── KUTIPAN SUMBER ──
Pencalonannya, diusulkan oleh Umar bin Khattab yang kemudian mendapatkan
dukungan dari Basyir bin Sa’d selaku ketua suku Khazraj dan Usaid bin Hudhair
seorang pemimpin kaum Aus. Pencalonan Abu Bakar tesebut akhirnya memperoleh
kesepakatan dari sebagian besar yang hadir pada saat itu walaupun sebelumnya
harus melalui proses perdebatan yang panjang.[9]
Ketika
Abu Bakar sakit dan merasa kematiannya sudah dekat, ia memanggil para pemuka
sahabat yaitu Umar, Usman, Ali, Abdurrahman bin Auf, Mu’adz bin Jabal, Ubay bin
Ka’ab, Zaid bin Tsabit dan beberapa tokoh lainnya dari kalangan Muhajirin dan
Anshar. kemudian mengangkat Umar bin Khattab sebagai penggantinya dengan maksud
untuk mencegah kemungkinan terjadinya perselisihan dan perpecahan di kalangan
umat Islam. Para pemuka yang dipanggil Abu Bakar tersebut ternyata tidak
keberatan dengan pilihan khalifah Abu Bakar tersebut.[10]
Selanjutnya
setelah Khalifah Umar wafat, posisi beliau digantikan Usman bin Affan untuk
menentukan penggantinya, Umar tidak menempuh jalan yang dilakukan Abu Bakar.
Dia menunjuk enam orang sahabat dan meminta kepada mereka untuk memilih salah
seorang diantaranya menjadi khalifah. Enam orang tersebut adalah Usman bin
Affan, Ali bin Abi Thalib, Thalhah bin Ubaidillah, Zubair bin Awwam, Saad bin
Abi Waqqas, dan Abdurrahman bin Auf. Keenam sahabat ini mempunyai hak memilih
dan dipilih. Setelah Umar wafat, tim ini bermusyawarah dan berhasil menunjuk
Usman sebagai khalifah.11
Usman
dikenal sebagai khalifah yang bijaksana, beliau adalah orang yang anti
kekerasan ataupun kesewenang-wenangan, tanpa adanya suatu dasar hukum yang
dapat membenarkan tindakannya itu. Namun sangat disayangkan, sikap bijaksana
khalifah Usman itu telah dieksploitir dan dikhianati oleh kelompok Sabaiyah, karena
ternyata mereka mengepung tempat kediaman khalifah Usman dan kemudian
membunuhnya secara kejam.[11]
Wafatnya
Usman maka jabatan khalifah menjadi kosong. Ali dicalonkan untuk mengisi
kekosongan itu. Mula-mula Ali menolak dan Ali menghubungi Thalhah dan Zubair,
Ali menginginkan salah seorang diantara mereka bersedia untuk dipilih sebagai
khalifah dan beliau siap untuk melakukan bai’at kepada salah seorang dari
mereka.
───
── BAGIAN DATA ──
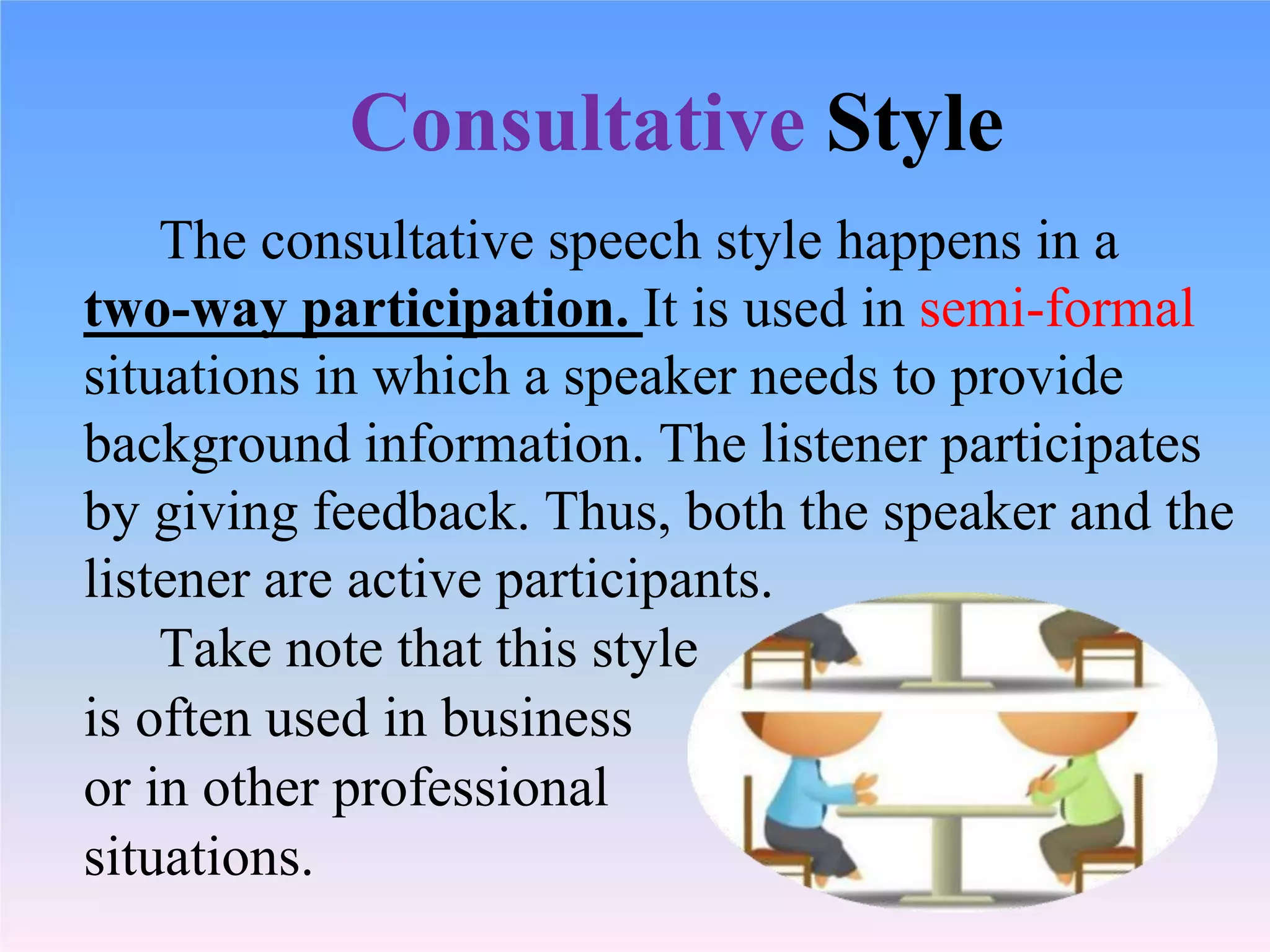 Consultative Style

The consultative speech style happens in a two-way participation. It is used in semi-formal situations in which a speaker needs to provide background information. The listener participates by giving feedback. Thus, both the speaker and the listener are active participants.

Take note that this style is often used in business or in other professional situations.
───
PERTANYAAN LATIHAN:
a: Menurut kutipan tentang pergantian khalifah, siapa yang mengusulkan pencalonan Abu Bakar?
b: Tentukan apakah setiap pernyataan berikut sesuai dengan kutipan tentang pergantian khalifah, lalu sertakan kata-kata kutipan yang menjadi penentunya. (i) Abu Bakar mengangkat Umar bin Khattab sebagai penggantinya. (ii) Umar menunjuk enam orang sahabat untuk memilih khalifah dari antara mereka. (iii) Ali langsung menerima pencalonannya sebagai khalifah.
c: Lanjutkan kutipan tentang pergantian khalifah mulai dari kalimat terakhirnya.
Baris-baris tersebut merupakan bahan yang terpisah dari kutipan sumber.

JAWABAN BERURUTAN:
a: Umar bin Khattab yang mengusulkan pencalonan Abu Bakar.

b:
(i) Ya: "mengangkat Umar bin Khattab sebagai penggantinya"
(ii) Ya: "Dia menunjuk enam orang sahabat dan meminta kepada mereka untuk memilih salah seorang diantaranya menjadi khalifah"
(iii) Tidak: "Mula-mula Ali menolak"

c:
Pada
akhirnya masalah penentuan khalifah itu diserahkan kepada umat Islam untuk
menentukannya melalui suatu musyawarah yang dihadiri rakyat Madinah. Proses
penentuan khalifah tersebut mayoritas sahabat mempertimbangkan bahwa orang yang
paling tepat untuk mengisi jabatan khalifah ketika itu adalah Ali. Ali yang
semula menolak jabatan itu, karena pertimbangan untuk kepentingan umat Islam,
ia menyatakan persetujuannya untuk dicalonkan. Dengan begitu maka ia terpilih
sebagai khalifah keempat.[12]
Berdasarkan
suksesi kepemimpinan keempat khulafaurrasyidin di atas dapat disimpulkan bahwa,
agama Islam dalam bentuk asalnya, tidak menetapkan cara atau prosedur tertentu
dalam memilih seorang khalifah, pengganti Rasulullah Saw. Menurut Suyuthi
Pulungan[13] prosedur
empat Khulafaurrasidin yang secara silih berganti memimpin masyarakat Islam
selama 29 tahun (632-661 M), jelas nampak, bahwa setiap khalifah terpilih dengan
cara-cara yang berbeda ( empat cara) yaitu:
1.
Pada pemilihan khalifah
pertama Abu Bakar Sidik, yaitu dengan cara pembaiatan dari para sahabat, lalu
diikuti oleh para kaum muslimin secara langsung.
2.
Dengan cara menyampaikan
amanat oleh khalifah Abu Bakar kepada Umar bin Khatab ra sebagai penerusnya
sebagai khalifah yang kedua. Tetapi setelah Abu Bakar wafat, Umar menyerahkan
kembali kekuasaannya kepada umat Islam lalu beliau terpilih kembali melalui
syura.
3.
Membentuk suatu majelis
terbatas yang terdiri dari orang-orang pilihan, lalu setelah memperhatikan
aspirasi umat majelis tersebut memilih satu diantara mereka Utsman bin Affan
ra. sebagai khalifah ketiga.
4.
Pada pemilihan yang ke empat
hampir sama dengan yang ketiga yaitu pemilihan dengan cara melalui perwakilan
umat dan hasil dari penjaringan opini umum yang ada memilih Ali bin Abi Thalib
ra.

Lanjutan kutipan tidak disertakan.